■ Задания для выполнения
1/ В записях, начиная с самого начала и заканчивая строкой с «[110,377,117,386]» включительно, замените «sneakers» на «trainers» и приведите эти строки заново, больше ничего не меняя.
2/ Продолжите текст о конфликтах в Боснии и Косово, начав сразу после его последнего предложения.

■ Приведённый текст
━━━━━━━━━━━━━━━━━━━━━━━━━━━━━━

В 1994 году, будучи в Москве, генеральный секретарь ООН Бутрос Бутрос Гали на вопрос о том, возможно ли примирить принципы самоопределения наций и нерушимости границ, ответил, что в настоящее время не видит такой возможности, но со временем Объединенные Нации непременно найдут решение проблемы. Всего за 10 лет ООН совершила гигантский прогресс в этом направлении. Устами сразу нескольких своих высокопоставленных чиновников она признала эти два принципа... принципиально непримиримыми.
Сегодня на Земле с большей или меньшей интенсивностью происходит от 100 до 120 внутригосударственных вооруженных конфликтов на этнической, расовой или религиозной почве. Ни один из них не имеет общепринятого обозначения как «национально-освободительное» или «сепаратистское» движение. К каждому применяются обе характеристики – в зависимости от симпатий говорящего. Существуют ли объективные признаки, возможна ли разработка и применение критерия, позволяющего назвать определенный конфликт в определенный момент «национально-освободительным» или «сепаратистским»?
Мало кто помнит, что летом 1995 боснийские боевики совершили вылазки из осажденных Жепы и Сребреницы и вырезали в сербских деревнях несколько десятков женщин и детей. Их похоронили без видеосъемок и ненавистных международных наблюдателей. Сербы штурмом взяли города один за другим и расстреляли всех мужчин – несколько тысяч боснийцев-мусульман. Неизвестно, были ли среди расстрелянных те, кто убил сербских женщин и детей. Возможно, были. А возможно, именно они скрылись. Мы этого никогда не узнаем. Следствие, с участием международных наблюдателей или без них, не проводилось. Свидетелей, понятно, не осталось. Все погибшие, все до единого – невинные жертвы. Так говорит право.
Боснийские сербы, в конечном счете, были разгромлены и потеряли треть своих территорий, их лидеров разыскивают до сих пор, вскрытие могил протоколируется международными наблюдателями. Сербы выводов не сделали. Выводы сделали албанцы Косово. Создали опереточную Армию Освобождения Косова, попозировали перед иностранными журналистами, а дальше все было просто. Автоматная очередь из албанского села по сербской колонне. Сербский танк дает залп в сторону деревни. Журналистам показывают погибшую семью. Какой-то репортер, правда, замечает пулевые отверстия в затылках, фугасный характер воронки и выясняет, что погибла как раз та семья, которая не отпустила сыновей к боевикам. Но кого это интересует? Сербские танки на горизонте, развалины дымятся, женщины рыдают. Сценарий повторяется снова и снова. Сербы все больше ожесточаются. НАТО бомбит Сербию. Сербия теряет Косово, Милошевич оказывается в Гааге. Да, ему есть что сказать обвинителям, но в Косово нет сербов, и это главное.

━━━━━━━━━━━━━━━━━━━━━━━━━━━━━━

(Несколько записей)
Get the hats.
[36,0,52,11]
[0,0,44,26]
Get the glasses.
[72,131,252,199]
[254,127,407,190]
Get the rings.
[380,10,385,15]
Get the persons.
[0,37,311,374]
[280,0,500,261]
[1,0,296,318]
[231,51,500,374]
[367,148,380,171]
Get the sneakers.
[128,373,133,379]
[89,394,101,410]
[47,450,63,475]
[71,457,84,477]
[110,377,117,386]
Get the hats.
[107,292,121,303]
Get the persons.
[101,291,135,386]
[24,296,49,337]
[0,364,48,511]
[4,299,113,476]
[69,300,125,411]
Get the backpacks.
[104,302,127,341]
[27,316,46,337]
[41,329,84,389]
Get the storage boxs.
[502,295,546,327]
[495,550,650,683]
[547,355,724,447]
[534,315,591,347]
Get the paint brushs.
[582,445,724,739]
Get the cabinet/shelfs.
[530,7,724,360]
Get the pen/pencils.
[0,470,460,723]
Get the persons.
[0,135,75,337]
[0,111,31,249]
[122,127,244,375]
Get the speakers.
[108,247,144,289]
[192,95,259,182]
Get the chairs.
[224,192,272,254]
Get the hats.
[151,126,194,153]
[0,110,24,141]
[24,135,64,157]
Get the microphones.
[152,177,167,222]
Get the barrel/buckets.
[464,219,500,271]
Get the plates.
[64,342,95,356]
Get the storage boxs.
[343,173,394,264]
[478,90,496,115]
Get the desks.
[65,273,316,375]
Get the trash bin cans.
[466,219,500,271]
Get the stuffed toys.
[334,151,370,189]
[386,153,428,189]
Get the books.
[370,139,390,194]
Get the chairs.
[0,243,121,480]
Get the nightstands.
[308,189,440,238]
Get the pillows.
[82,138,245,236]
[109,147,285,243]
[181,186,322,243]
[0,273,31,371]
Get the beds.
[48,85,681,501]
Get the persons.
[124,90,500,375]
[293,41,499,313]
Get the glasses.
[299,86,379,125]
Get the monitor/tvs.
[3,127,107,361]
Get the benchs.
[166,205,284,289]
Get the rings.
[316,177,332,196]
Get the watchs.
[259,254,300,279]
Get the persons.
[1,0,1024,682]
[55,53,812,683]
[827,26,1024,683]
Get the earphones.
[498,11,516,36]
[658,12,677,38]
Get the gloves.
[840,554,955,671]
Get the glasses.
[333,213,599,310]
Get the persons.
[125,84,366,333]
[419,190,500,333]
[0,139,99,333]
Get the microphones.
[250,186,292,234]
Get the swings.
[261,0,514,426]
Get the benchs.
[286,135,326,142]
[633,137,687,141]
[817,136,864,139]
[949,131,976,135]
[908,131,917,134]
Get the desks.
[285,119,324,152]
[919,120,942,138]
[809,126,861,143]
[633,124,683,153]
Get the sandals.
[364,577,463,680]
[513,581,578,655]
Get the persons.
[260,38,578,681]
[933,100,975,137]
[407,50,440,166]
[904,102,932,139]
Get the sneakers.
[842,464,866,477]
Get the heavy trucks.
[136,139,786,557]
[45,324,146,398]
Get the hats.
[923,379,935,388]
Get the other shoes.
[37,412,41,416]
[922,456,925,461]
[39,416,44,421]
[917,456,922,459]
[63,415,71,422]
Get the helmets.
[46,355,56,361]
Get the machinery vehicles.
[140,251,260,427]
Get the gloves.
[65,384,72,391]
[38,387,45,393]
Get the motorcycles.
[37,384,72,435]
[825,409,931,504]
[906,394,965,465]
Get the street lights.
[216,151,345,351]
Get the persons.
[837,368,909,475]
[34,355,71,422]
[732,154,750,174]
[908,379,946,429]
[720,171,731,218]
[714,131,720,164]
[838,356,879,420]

━━━━━━━━━━━━━━━━━━━━━━━━━━━━━━

■ Ответы к заданиям
1/
Get the hats.
[36,0,52,11]
[0,0,44,26]
Get the glasses.
[72,131,252,199]
[254,127,407,190]
Get the rings.
[380,10,385,15]
Get the persons.
[0,37,311,374]
[280,0,500,261]
[1,0,296,318]
[231,51,500,374]
[367,148,380,171]
Get the trainers.
[128,373,133,379]
[89,394,101,410]
[47,450,63,475]
[71,457,84,477]
[110,377,117,386]

2/
С нами не поступят так, как с сербами? Только потому, что у нас есть бомба? Она будет всегда? Не факт. Президент рассказывает о «супероружии», которого ни у кого нет, а у нас через 10 лет будет. Известная журналистка говорит, что чем долгосрочнее инвестиции, тем легче их разворовать и легче уйти от ответственности. А также рассказывает о том, что у военных в Чечне рации работают без подзарядки две минуты: батареи давно пора менять, но эти расходы слишком прозрачные, украсть трудно – рации или есть, или их нет. Возможно, она врет. Но на следующий день (!) в соседней Кабардино-Балкарии в горах погиб наряд пограничников. У них вообще не было рации. Мы можем и далее уповать на свою ядерную «сверхдержавность» и упиваться ей, игнорируя международные представления о правилах разрешения внутренних конфликтов. Не понимая, почему самое мощное оружие не смогло спасти, например, СССР. Или одно из самых мощных в военном отношении государств Африки.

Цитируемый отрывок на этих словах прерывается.